A newly-acquired 14th-century machzor (prayer e book for the Jewish holidays) contains beforehand unknown liturgical poems for the competition of Yom Kippur, the Nationwide Library of Israel introduced on Thursday.
The invention marks a uncommon prevalence, in keeping with Dr. Chaim Neria, curator of NLI’s Haim and Hanna Solomon Judaica Assortment, that provides a glimpse right into a time earlier than the prayers have been largely standardized by the invention of the printing press.

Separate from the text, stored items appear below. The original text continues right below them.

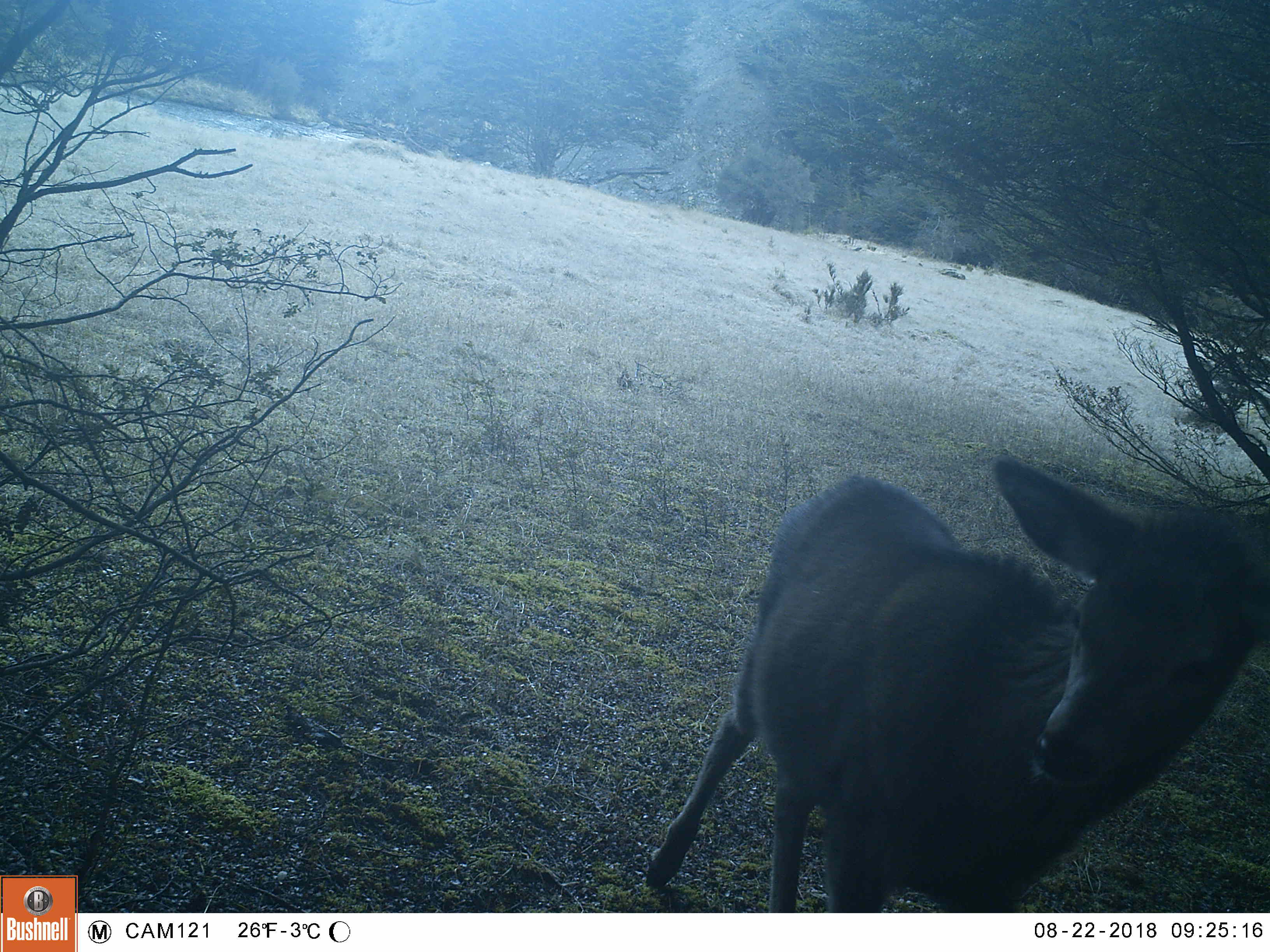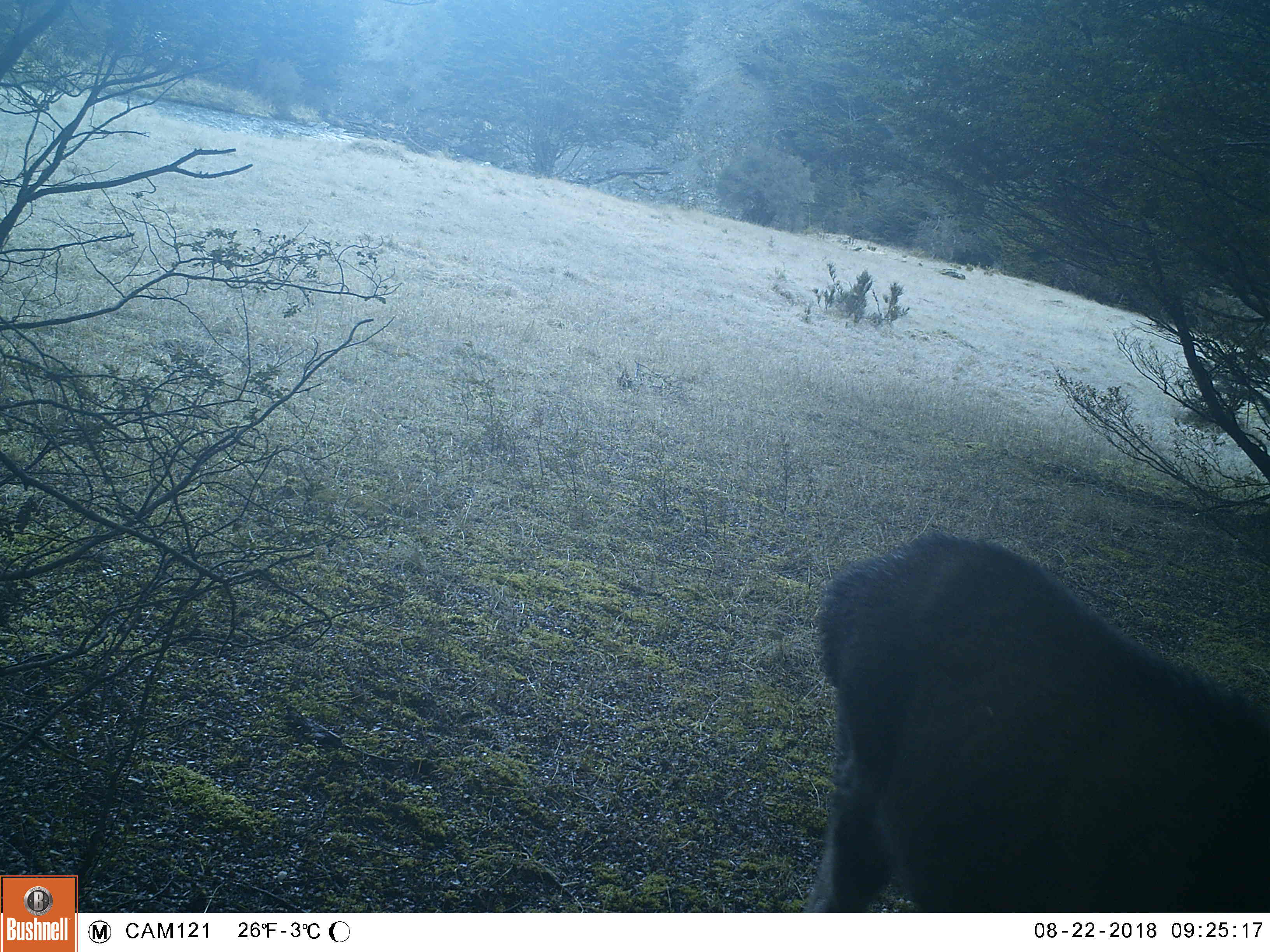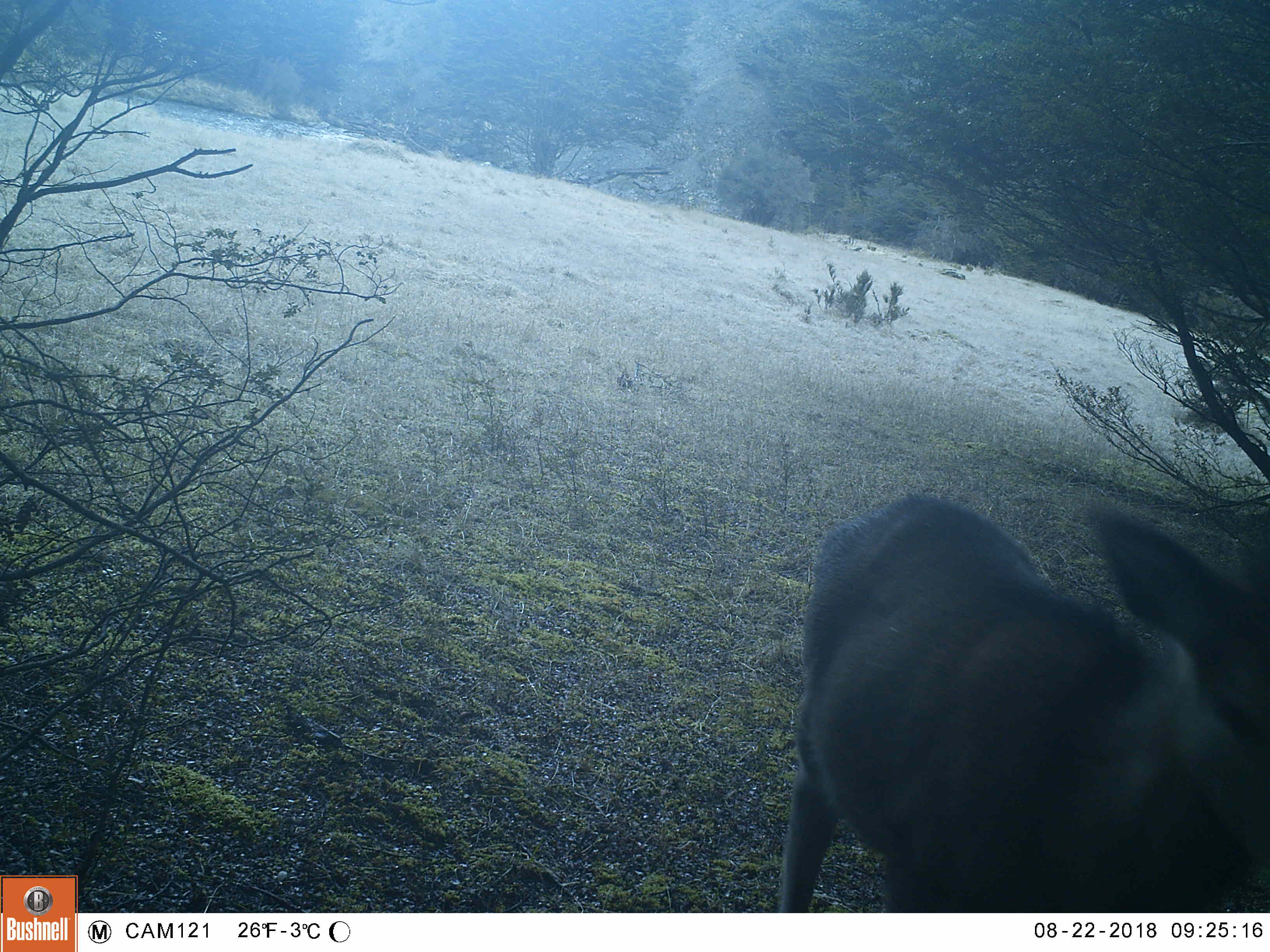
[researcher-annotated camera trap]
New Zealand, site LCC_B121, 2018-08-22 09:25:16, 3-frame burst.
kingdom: Animalia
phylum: Chordata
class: Mammalia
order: Artiodactyla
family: Cervidae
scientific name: Cervidae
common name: deer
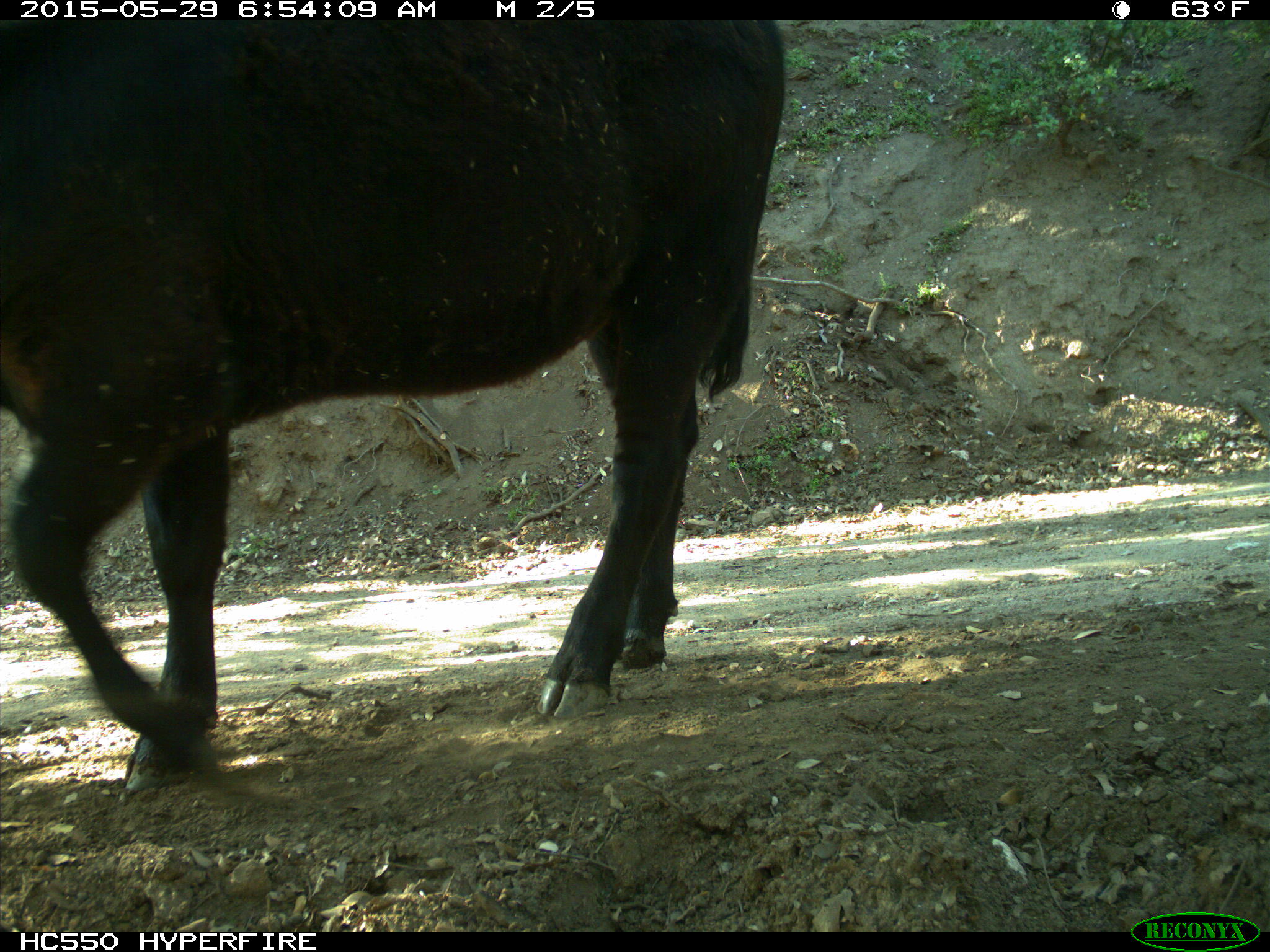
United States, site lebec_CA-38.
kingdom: Animalia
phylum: Chordata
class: Mammalia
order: Artiodactyla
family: Bovidae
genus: Bos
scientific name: Bos taurus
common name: domestic cow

The manuscript displays the Kaffa ceremony (“nusach Kaffa”), a liturgical custom that emerged within the Black Sea port metropolis of Kaffa on the Crimean Peninsula. In that period, the area was a vibrant crossroads of Jewish life, dwelling to numerous communities together with Krimchaks (“Crimeans”), Karaites, Khazarians, Genoese, Sephardi and Ashkenazi Jews.
The Kaffa ceremony exhibits notable affinities with the Judeo-Greek Romaniote custom, practiced by Romaniote Jews who lived throughout a lot of the Greek mainland and islands.
“We have been already acquainted with the Kaffa ceremony, however this machzor appears to have been written down previous to when the custom was codified,” Neria informed The Occasions of Israel over the telephone.
“What actually stunned us is that the machzor accommodates a number of piyyutim [liturgical poems] utterly unknown from some other supply, together with others beforehand attested solely in paperwork recovered from the Cairo Genizah,” he added, referring to a treasure trove of Jewish communal paperwork saved in an ancient synagogue within the Egyptian capital over centuries.
The Neilah prayers, the ultimate plea for atonement on the finish of the Yom Kippur service, at Hostages Sq. in Tel Aviv, on October 12, 2024. (Paulina Patimer/Professional-Democracy Protest Motion)
In keeping with custom, on Yom Kippur, which in 2025 falls on October 1-2 — Jews quick from sundown to sundown, devoting the day to prayer and atonement.
Piyyutim kind a central ingredient of the prayers recited all through the holy day.
The machzor was not too long ago acquired from non-public collector Avigdor Klagsbald. Although not at the moment on public show, it has been absolutely digitized and is accessible online.
“We look ahead to having specialised students study it and shed extra gentle on the piyyutim,” Neria mentioned.
Neria famous that the machzor dates again to a time earlier than the invention of the printing press, which rapidly standardized traditions from completely different communities, leaving much less standard elements of the liturgy out.

Dr. Chaim Neria, Curator of the Haim and Hanna Solomon Judaica Assortment on the Nationwide Library of Israel. (Nationwide Library of Israel)
“We now have one thing very distinctive as these pyyutim survived solely on this machzor,” Neria mentioned.
On its last leaf, the machzor additionally features a beforehand unknown model of a blessing for mourners.
“Blessed are You… Who understands each creature… Resuscitator of the lifeless. Might You quickly have mercy on Your folks and luxury the guts of mourners… Comforter of Zion and the guts of mourners. And should everybody who does kindness to a different be recompensed… Who pays goodly reward to doers of kindness. Might You withhold Your anger… Who stops pestilence, sword, destruction and plague from us…,” reads the blessing in keeping with the interpretation shared by the NLI in an announcement.
Neria mentioned he felt the phrases may very well be particularly related for in the present day’s troubled occasions.
“It may very well be a method to ask God to finish the battle,” he famous.
The scholar famous that documenting and preserving such traditions is a core mission of the NLI.
“We see ourselves as custodians of the Jewish folks’s heritage, particularly traditions now not practiced in the present day,” Neria mentioned. “They continue to be a part of our collective story, and it’s very important to safeguard them and provides them a voice. Maybe sooner or later, a neighborhood will rediscover one in all these forgotten piyyutim and convey it again to life.”